Writing Reusable Macros: DRY Principles for dbt

You’ve hit the point where copy-pasting SQL between models feels wrong. The same date truncation logic appears in five places. The same null-handling pattern keeps showing up. Your instinct says “make a macro,” and that instinct is worth questioning.

Most dbt projects have too many macros, not too few. The drive to eliminate duplication creates abstractions that obscure what the SQL actually does. A model that requires reading four macro files just to understand a single query is unreadable. Good macro design creates code that your future self (and your teammates) can maintain, not just code with fewer repeated lines. If you’re looking for macros to adopt rather than build, see essential macros every dbt project needs. For the fundamentals of Jinja in dbt, see the dbt macros guide.

The rule of three

The first time you write a pattern, just write it. Inline. No macro.

The second time, note the pattern. Maybe add a comment: “Similar logic in base__shopify__orders.” Still no macro.

The third time, you have enough information to extract something useful. You’ve seen how the pattern actually gets used. You know which parts vary and which stay constant. Now you can build an abstraction that fits reality instead of guessing at what you might need.

This rule comes from software engineering practice, but dbt’s own documentation endorses it: “Favor readability when mixing Jinja with SQL, even if it means repeating some lines.”

In practice, the progression looks like this:

-- First time: inline
SELECT
    order_id,
    ROUND(amount_cents / 100.0, 2) AS order__amount_dollars
FROM {{ ref('base__shopify__orders') }}

-- Second time: still inline, but you notice the pattern
SELECT
    payment_id,
    ROUND(amount_cents / 100.0, 2) AS payment__amount_dollars
FROM {{ ref('base__stripe__payments') }}

-- Third time: now extract the macro
{% macro cents_to_dollars(column_name, scale=2) %}
    ROUND({{ column_name }} / 100.0, {{ scale }})
{% endmacro %}

The temptation is to skip ahead. You see the pattern on day one and think, “I’ll definitely use this again.” Sometimes you’re right. More often, the second and third uses have subtle differences that break your original abstraction. Waiting lets you build the right abstraction instead of the imagined one.

The cost of over-abstraction

Premature macros create three problems:

Reduced readability. Every macro reference is a mental context switch. The reader has to open another file, understand the macro’s logic, then return to the model. With inline code, everything is visible in one place.
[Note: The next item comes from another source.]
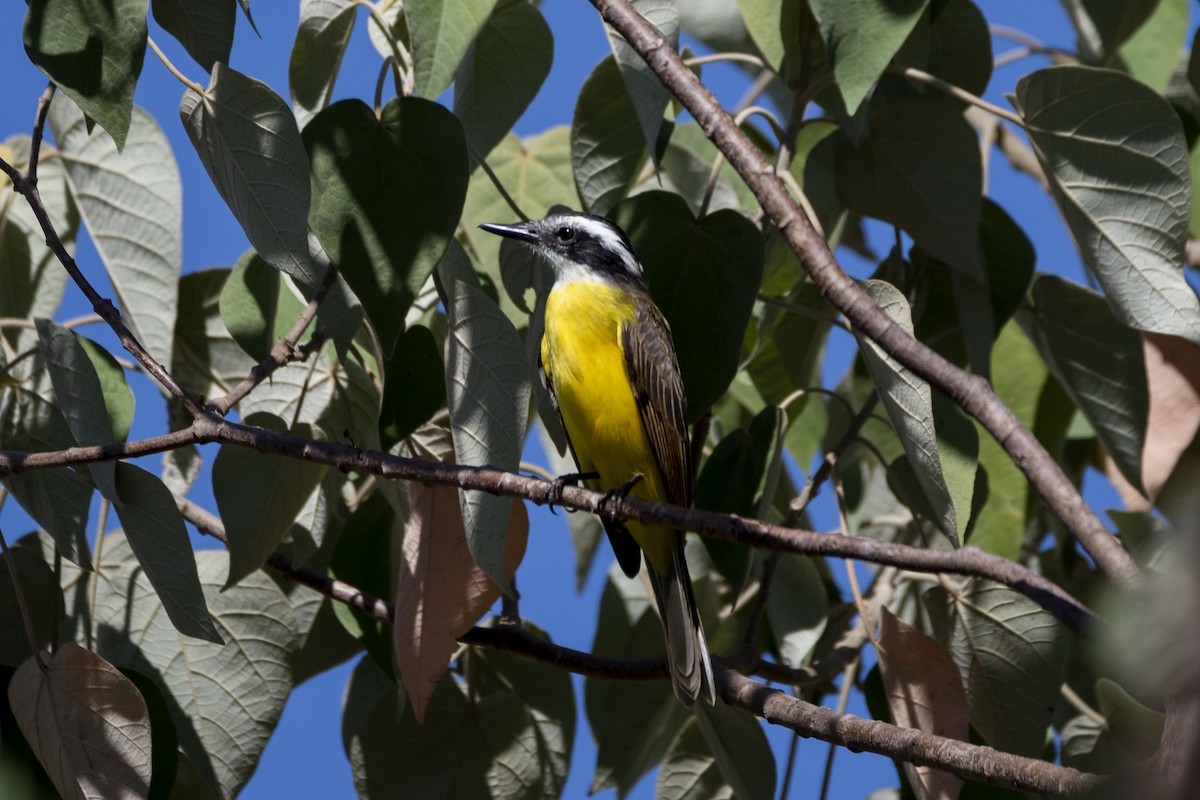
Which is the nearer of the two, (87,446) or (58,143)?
(87,446)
Increased complexity. To handle all the cases you imagined, you add parameters. Each parameter is a decision point. A macro with seven parameters is harder to use correctly than inline code would have been.

Fragile code. When a macro serves five models, changes get scary. You want to fix the behavior for one model but can’t risk breaking the others. So you add another parameter, making the complexity problem worse.

The rule of three is about gathering enough information to build the right abstraction, not just counting occurrences.

Single responsibility macros

Once you’ve decided a macro is worth creating, keep it focused on one job.

This macro tries to do too much:

{% macro process_amount(column, apply_discount=false, discount_rate=0.1, convert_currency=false, target_currency='USD') %}
    {% set result = column %}
    {% if apply_discount %}
        {% set result = result ~ ' * (1 - ' ~ discount_rate ~ ')' %}
    {% endif %}
    {% if convert_currency %}
        {% set result = result ~ ' * get_exchange_rate(\'' ~ target_currency ~ '\')' %}
    {% endif %}
    {{ result }}
{% endmacro %}

This macro has five parameters and combines three different operations. Using it requires understanding all the flags, testing it means covering every combination, and changing the discount logic risks breaking currency conversion.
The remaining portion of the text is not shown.